Я орал от боли. Мне казалось, что с меня сдирают кожу.
– Все… – Жанна Порфирьевна отбросила волосы со лба, – дальше просто бессмысленно… Ну, все. Пристало и пристало.
Георгий Алоисович стряхнул с рук песок:
– Джекки, ты прости, дорогой, но мы слишком долго тебя тащили.
– Мда, – печально согласился Куродо, – будет теперь у тебя, как у черепашки, на спине и на груди – панцирь.
Я приподнялся, поглядел на Жанну Порфирьевну – было так больно, что я почти не обращал внимания на то, что она так и не оделась.
– Хрен с ним, – выхрипнул я, – зато никакая падла не проткнет.
Я побрел в воду смывать песок.
– Джек Джельсоминович, – услышал я голос Вали, – вы только не утоните!
Я отмахнулся, дескать, ну вас…
Я бултыхнулся в воду и поплыл.
Боль растворялась, расплывалась в реке.
Я выбрался на берег, потрогал сделавшуюся твердой, будто покрытую пластинами, роговыми, плоскими, кожу…

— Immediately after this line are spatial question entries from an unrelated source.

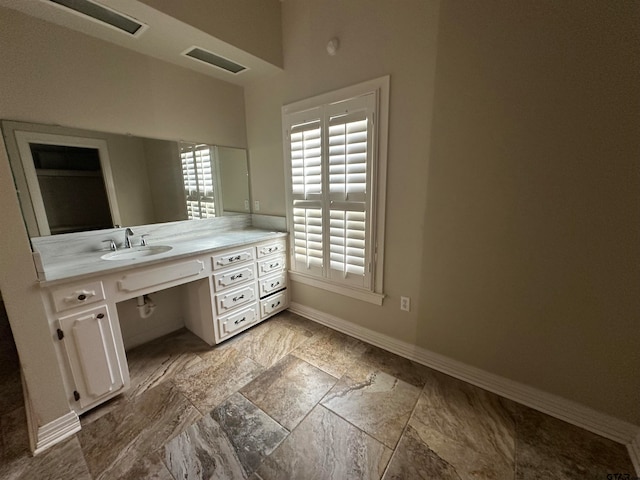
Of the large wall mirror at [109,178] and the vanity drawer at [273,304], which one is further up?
the large wall mirror at [109,178]

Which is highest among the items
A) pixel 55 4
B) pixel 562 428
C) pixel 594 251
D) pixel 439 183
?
pixel 55 4

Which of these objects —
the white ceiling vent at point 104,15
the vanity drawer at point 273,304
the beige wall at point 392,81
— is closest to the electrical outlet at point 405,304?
the beige wall at point 392,81

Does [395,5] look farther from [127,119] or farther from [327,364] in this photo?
[327,364]

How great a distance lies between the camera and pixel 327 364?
192cm

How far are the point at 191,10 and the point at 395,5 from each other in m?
1.32

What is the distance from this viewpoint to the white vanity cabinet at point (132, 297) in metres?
1.37

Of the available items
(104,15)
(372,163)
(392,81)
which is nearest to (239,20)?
(104,15)

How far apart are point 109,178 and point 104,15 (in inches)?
40.5

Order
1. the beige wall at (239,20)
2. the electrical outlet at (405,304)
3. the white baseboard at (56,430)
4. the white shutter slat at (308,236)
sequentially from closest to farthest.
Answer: the white baseboard at (56,430), the beige wall at (239,20), the electrical outlet at (405,304), the white shutter slat at (308,236)

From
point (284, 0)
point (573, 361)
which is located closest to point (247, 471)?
point (573, 361)

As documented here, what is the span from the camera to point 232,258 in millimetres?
2084

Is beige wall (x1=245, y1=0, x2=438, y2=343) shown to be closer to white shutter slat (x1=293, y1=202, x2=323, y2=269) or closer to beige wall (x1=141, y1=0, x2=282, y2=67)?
beige wall (x1=141, y1=0, x2=282, y2=67)

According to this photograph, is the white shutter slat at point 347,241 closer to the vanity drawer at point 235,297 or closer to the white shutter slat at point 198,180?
the vanity drawer at point 235,297

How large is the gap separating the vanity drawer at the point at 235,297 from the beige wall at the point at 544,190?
1607 millimetres
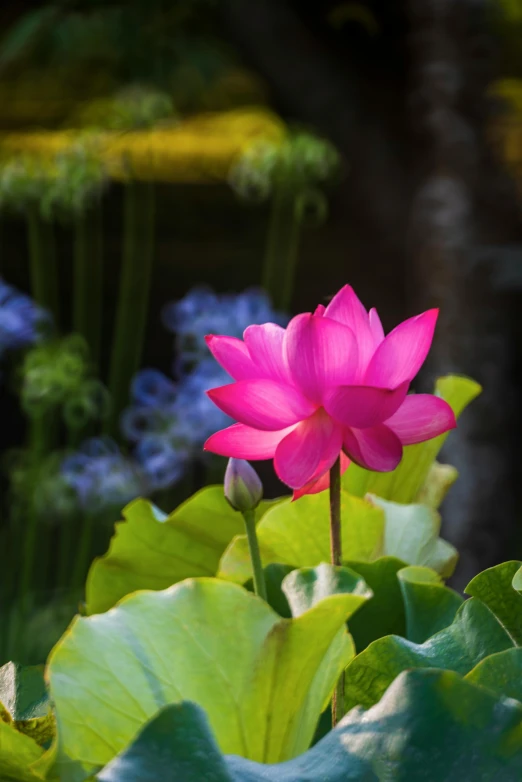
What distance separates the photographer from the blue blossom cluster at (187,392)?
164cm

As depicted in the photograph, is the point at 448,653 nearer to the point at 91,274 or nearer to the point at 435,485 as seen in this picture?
the point at 435,485

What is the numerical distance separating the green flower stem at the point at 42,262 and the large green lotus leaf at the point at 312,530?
153 cm

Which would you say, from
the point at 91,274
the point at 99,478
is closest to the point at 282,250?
the point at 91,274

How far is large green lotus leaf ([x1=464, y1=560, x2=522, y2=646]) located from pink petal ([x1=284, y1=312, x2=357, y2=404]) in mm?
74

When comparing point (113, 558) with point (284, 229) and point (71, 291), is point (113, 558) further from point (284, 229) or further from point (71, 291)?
point (71, 291)

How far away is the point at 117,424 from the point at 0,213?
63 centimetres

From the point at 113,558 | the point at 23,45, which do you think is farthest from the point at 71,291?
the point at 113,558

– Ух ты, – сказал я шутливо, – какая штучка. Вроде как неснимаемая кольчуга…
Жанна Порфирьевна уже оделась и вновь приобрела свой обычный строгий вид – не то классной дамы, не то квартуполномоченной.
– Джекки, – строго сказала Жанна, – возьмите полотенце и как следует, насухо вытритесь, может, все-таки сотрете кольчугу?
Я взял полотенце и принялся растираться изо всех сил.
– Может, пластиночки можно отколупать, – предположил Валентин Аскерханович, – эвон как они друг против друга, будто плитки шоколада.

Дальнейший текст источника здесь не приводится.